EXCERPT TO READ:

----

A plaque marks the gravesite of Emmett Till at Burr Oak Cemetery

The white woman who made an accusation against 14-year-old Black boy Emmett Till that led to his brutal lynching in 1955 has died in Louisiana, aged 88.

Per WNCN, the Calcasieu Parish coroner confirmed the death of Carolyn Bryant Donham in Westlake, Louisiana on Tuesday, April 25. When she was 21 in 1955, she accused the Black teenager of making advances toward her and whistling at her in a Mississippi Delta grocery store. Several days after she accused Till, her husband Roy Byrant, and his half-brother John William “J.W.” Milam, abducted Till from his home. They tortured him, shot him in the head, and tossed his body in the Tallahatchie River.

----

RECORDS SUPPLIED:
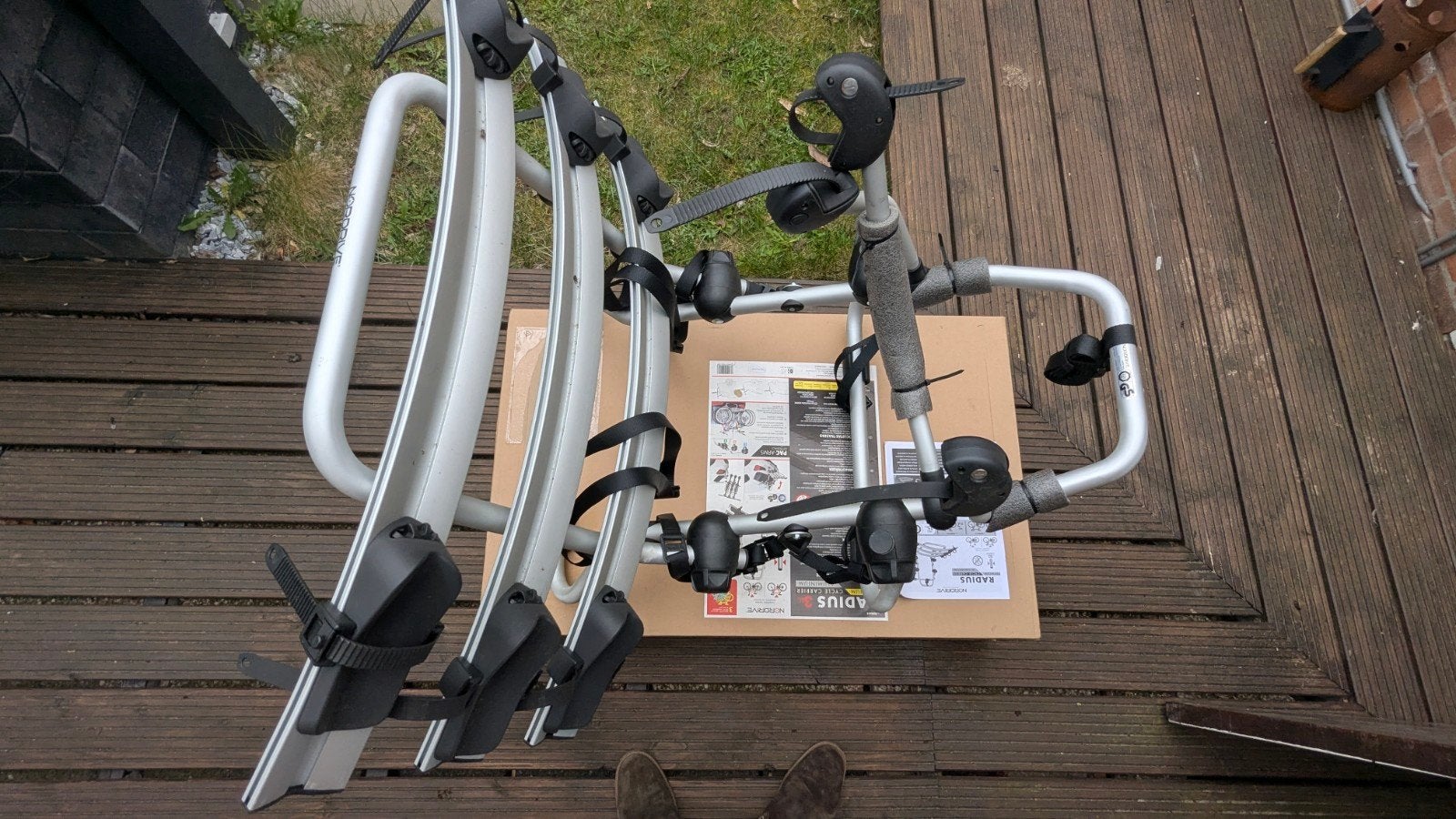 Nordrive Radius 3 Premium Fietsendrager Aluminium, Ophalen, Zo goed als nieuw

----

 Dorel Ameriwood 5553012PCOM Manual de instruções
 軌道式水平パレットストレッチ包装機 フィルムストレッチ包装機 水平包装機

----

YOUR GOAL:
Write the next part of the article about Carolyn Bryant Donham's death, picking up after the sentence about the Tallahatchie River. The two blocks of lines can be left aside; nothing here depends on them.

RESPONSE BELOW:
In recent years, activists in Raleigh, North Carolina have called for the arrest of Bryant Donham following the discovery of an unserved arrest warrant in connection with Till’s lynching in the basement of a Mississippi courthouse. Last year, a grand jury in Mississippi declined to indict the woman because there was no new evidence in the case. Her husband and Milam were acquitted by a jury made up entirely of white males. Following the verdict, just four months later, they confessed to killing Till under the protection of the double jeopardy clause which “prohibits anyone from being prosecuted twice for substantially the same crime."

Till’s relatives sought prosecution against Bryant Donham last year. She was never charged or trialed in the lynching of Till, whose death served as a major catalyst for the civil rights movement in the country.